課題 -
- 1) 本文を、「日本の7月の平均気温も、近代」を含む語句から書き始め、「差があることもよくあります。」まで書いたところで止めて、一字一句変えずに書き写してください。
- 2) 次の(a)〜(c)は本文の内容と合っていますか。それぞれ「はい」か「いいえ」で答え、判断の決め手となる本文の語句をそのまま引用してください。
(a) 大阪在住の知人の男性は、普段からジムで体力維持に励んでいる。
(b) サンディエゴの沿岸部では、最高気温がしばしば30度を超える。
(c) 沿岸部と山側とで10度以上の気温差が生じることはめったにない。

本文 -

★ ★ ★ ★

日本の7月の平均気温も、近代的な観測が始まってからの125年間で最も高かったことが、気象庁のデータから 明らかになっています。先月の中旬のことです。「日本もとても暑くなってきました……。身体がまだ暑さに慣れていないせいか、外に出るとぐったりしてしまいます」という連絡が、大阪在住の知人の男性からありました。普段からジムで体力維持に励んでおり、体力には自信のある彼でさえ、ぐったりしてしまう暑さなのかと、驚いてしまったことを覚えています。
アメリカでも、熱波 がカリフォルニアの内陸部から南フロリダまで広がるように続いています。特に、先月末は「危険な暑さ」にあるとして、ニュース番組の天気予報で、連日警戒が呼びかけられるほどでした。
私が滞在しているサンディエゴの沿岸部は、例年よりも暑い夏になっているといえども、最高気温が26度から30度と、めったに30度を超えることはありません。しかし、少し山側へ行くと、どんどん気温が上がります。沿岸部と10度以上の気温差があることもよくあります。
初めは、海側よりも山のほうが、気温が高いということが不思議でならなかったのですが、カリフォルニア州の気候が、緯度、標高および海岸からの距離によって砂漠気候から亜寒帯気候まで様々であること、そして日本の気候とは全く違うことを体感することで、「そうなんだ」と納得することがようやくできるようになりました。

★ ★ ★ ★

演習データ -
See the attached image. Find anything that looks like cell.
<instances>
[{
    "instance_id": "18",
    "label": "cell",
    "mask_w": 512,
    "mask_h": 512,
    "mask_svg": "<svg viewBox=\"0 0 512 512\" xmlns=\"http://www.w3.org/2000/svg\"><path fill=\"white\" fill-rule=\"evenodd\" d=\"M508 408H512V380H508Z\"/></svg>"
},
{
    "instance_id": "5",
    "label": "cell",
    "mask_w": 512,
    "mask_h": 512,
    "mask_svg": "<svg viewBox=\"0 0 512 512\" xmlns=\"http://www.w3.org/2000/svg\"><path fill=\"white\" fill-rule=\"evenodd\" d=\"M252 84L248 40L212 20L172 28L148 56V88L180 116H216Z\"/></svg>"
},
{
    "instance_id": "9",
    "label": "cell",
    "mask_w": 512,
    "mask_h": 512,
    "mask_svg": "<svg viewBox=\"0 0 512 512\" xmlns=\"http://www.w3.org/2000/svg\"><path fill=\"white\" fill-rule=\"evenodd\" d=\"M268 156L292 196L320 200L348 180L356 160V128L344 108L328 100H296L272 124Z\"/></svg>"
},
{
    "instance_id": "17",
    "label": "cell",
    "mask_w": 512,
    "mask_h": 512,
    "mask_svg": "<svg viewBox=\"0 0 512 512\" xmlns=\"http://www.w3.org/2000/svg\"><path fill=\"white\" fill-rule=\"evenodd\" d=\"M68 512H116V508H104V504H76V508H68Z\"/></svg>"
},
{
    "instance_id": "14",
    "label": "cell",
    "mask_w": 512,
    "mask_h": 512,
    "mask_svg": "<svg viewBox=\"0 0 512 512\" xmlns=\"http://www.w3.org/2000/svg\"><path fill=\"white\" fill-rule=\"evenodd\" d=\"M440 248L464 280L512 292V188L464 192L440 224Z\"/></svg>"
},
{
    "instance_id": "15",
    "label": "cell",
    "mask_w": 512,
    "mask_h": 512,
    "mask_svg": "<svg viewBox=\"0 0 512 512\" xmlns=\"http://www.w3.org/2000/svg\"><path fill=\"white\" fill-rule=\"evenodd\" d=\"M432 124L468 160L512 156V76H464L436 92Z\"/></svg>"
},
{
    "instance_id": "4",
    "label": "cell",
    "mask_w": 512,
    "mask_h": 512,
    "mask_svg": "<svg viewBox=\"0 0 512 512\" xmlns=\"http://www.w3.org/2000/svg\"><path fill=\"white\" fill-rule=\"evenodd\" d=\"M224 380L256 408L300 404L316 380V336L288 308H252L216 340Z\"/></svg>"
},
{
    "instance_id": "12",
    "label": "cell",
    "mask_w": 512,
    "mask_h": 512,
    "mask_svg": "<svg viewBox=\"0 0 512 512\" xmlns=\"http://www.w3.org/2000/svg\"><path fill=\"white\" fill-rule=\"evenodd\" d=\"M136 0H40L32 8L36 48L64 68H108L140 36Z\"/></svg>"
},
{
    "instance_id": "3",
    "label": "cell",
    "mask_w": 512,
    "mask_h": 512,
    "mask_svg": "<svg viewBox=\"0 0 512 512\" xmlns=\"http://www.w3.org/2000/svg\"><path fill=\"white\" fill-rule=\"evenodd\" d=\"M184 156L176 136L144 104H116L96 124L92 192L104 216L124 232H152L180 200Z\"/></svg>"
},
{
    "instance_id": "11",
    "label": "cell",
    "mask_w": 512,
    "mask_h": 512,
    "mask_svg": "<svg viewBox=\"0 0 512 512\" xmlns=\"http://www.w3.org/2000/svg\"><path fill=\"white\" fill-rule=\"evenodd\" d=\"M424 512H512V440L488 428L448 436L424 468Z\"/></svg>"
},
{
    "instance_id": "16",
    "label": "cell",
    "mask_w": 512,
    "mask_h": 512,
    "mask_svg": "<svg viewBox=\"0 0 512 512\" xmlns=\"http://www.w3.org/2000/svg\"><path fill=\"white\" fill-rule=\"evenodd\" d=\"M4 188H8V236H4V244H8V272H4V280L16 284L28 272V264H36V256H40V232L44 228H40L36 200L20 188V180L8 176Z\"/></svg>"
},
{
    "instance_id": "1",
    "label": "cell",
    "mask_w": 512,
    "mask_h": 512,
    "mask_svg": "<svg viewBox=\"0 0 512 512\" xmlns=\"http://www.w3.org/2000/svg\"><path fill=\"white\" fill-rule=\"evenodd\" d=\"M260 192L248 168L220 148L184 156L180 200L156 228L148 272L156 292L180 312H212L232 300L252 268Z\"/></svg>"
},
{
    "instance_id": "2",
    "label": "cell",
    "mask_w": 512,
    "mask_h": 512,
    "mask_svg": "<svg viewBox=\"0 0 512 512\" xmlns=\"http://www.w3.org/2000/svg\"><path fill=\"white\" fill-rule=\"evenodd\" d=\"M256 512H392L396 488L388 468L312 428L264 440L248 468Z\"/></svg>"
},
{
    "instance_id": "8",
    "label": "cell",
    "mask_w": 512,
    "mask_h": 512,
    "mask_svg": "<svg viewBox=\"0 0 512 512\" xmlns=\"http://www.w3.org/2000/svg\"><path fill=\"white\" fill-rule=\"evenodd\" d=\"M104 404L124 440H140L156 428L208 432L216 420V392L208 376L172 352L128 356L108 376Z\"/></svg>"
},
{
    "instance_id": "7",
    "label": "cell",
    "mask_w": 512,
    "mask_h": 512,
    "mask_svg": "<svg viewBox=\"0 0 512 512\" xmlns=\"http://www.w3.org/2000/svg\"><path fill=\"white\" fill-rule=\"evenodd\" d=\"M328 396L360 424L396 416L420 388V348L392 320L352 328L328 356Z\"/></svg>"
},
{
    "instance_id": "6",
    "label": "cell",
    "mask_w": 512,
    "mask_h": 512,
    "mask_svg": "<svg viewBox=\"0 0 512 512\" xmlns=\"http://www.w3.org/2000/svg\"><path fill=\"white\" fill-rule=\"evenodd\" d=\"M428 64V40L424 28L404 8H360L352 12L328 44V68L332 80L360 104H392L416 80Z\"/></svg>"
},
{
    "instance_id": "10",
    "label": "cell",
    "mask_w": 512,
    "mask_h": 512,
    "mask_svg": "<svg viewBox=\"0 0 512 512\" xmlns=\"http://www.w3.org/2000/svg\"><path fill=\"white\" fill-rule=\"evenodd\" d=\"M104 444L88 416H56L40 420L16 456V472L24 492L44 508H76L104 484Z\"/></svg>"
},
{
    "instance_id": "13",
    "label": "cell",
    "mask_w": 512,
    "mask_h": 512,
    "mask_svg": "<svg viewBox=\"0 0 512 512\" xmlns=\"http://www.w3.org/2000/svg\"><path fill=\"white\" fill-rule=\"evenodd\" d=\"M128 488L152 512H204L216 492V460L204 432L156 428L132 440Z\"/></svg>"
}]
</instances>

★ ★ ★ ★

各課題の解答 -
- 1)
日本の7月の平均気温も、近代的な観測が始まってからの125年間で最も高かったことが、気象庁のデータから 明らかになっています。先月の中旬のことです。「日本もとても暑くなってきました……。身体がまだ暑さに慣れていないせいか、外に出るとぐったりしてしまいます」という連絡が、大阪在住の知人の男性からありました。普段からジムで体力維持に励んでおり、体力には自信のある彼でさえ、ぐったりしてしまう暑さなのかと、驚いてしまったことを覚えています。
アメリカでも、熱波 がカリフォルニアの内陸部から南フロリダまで広がるように続いています。特に、先月末は「危険な暑さ」にあるとして、ニュース番組の天気予報で、連日警戒が呼びかけられるほどでした。
私が滞在しているサンディエゴの沿岸部は、例年よりも暑い夏になっているといえども、最高気温が26度から30度と、めったに30度を超えることはありません。しかし、少し山側へ行くと、どんどん気温が上がります。沿岸部と10度以上の気温差があることもよくあります。

- 2)
(a) はい。「普段からジムで体力維持に励んでおり」
(b) いいえ。「めったに30度を超えることはありません」
(c) いいえ。「沿岸部と10度以上の気温差があることもよくあります」